- **Enunciado da tarefa**:
No trecho sobre turismo abaixo, liste cada indicador da atividade turística em 1998 segundo os dados da OMT e do WTTC, junto com o valor informado.

Este texto procura fazer uma aproximação entre o conhecimento turístico produzido na

Europa, notadamente na Espanha, e o cenário apresentado por destinos consolidados a

nível global, traçando um paralelo com o estado da questão no Brasil. A análise da

situação do turismo brasileiro é feita mediante a sua contextualização frente a algumas

das principais características da atividade neste final de século, identificadas nos textos

trabalhados, ressaltando-se alguns pontos de convergência e divergência entre os diversos

autores.

Apesar das dificuldades que cercam os esforços de teorização do turismo, tentou-se

demarcar algumas tendências para a atividade, presentes em textos recentes de estudiosos

da área, que traçariam um quadro referencial para o seu entendimento no momento atual:

1. Crescimento e expansão da atividade a nível global – essa tendência é uma das

mais explícitas e facilmente identificáveis. Se refere ao crescimento quantitativo dos

indicadores da atividade e à sua expansão em termos geográficos, abarcando áreas do

planeta até então excluídas do processo:

“Na atualidade, alguns ou muitos países estão prestes a serem engolidos pelo

processo turístico. Não é um fenômeno destinado a lugares concretos, mas todos os

espaços, atividades (...) podem ser material ou simbolicamente, objeto do olhar

turístico” Urry (1990:156)

Este fenômeno também é denominado de generalização espacial do turismo ou

“turistificação” do território. (Palomeque, 1997).

As cifras que dão conta da magnitude numérica da atividade são impressionantes por

sí mesmas, sem se considerar sua evolução no tempo. Segundo dados da Organização

Mundial de Turismo – OMT e do Conselho Mundial de Viagens e Turismo – WTTC,

em 1998 a atividade turística registrou 625 milhões de chegadas (esse número se

refere apenas ao movimento que consta das estatísticas oficiais), um faturamento de

US$ 4,4 trilhões para as empresas do setor, uma geração de US$ 802 bilhões de

impostos e 231 milhões em empregos. Baseados na evolução temporal destes

indicadores, estes dois organismos prevêem para o ano 2000 um incremento de 12%

nestes números, alcançando um montante de 1,02 bilhão de chegadas em 2010.

- **Informações apresentadas**:
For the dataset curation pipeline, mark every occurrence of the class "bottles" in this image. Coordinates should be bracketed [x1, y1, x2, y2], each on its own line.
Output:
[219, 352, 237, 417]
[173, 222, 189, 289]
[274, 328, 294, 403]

- **Resposta da tarefa**:
- Chegadas: 625 milhões
- Faturamento para as empresas do setor: US$ 4,4 trilhões
- Geração de impostos: US$ 802 bilhões
- Empregos: 231 milhões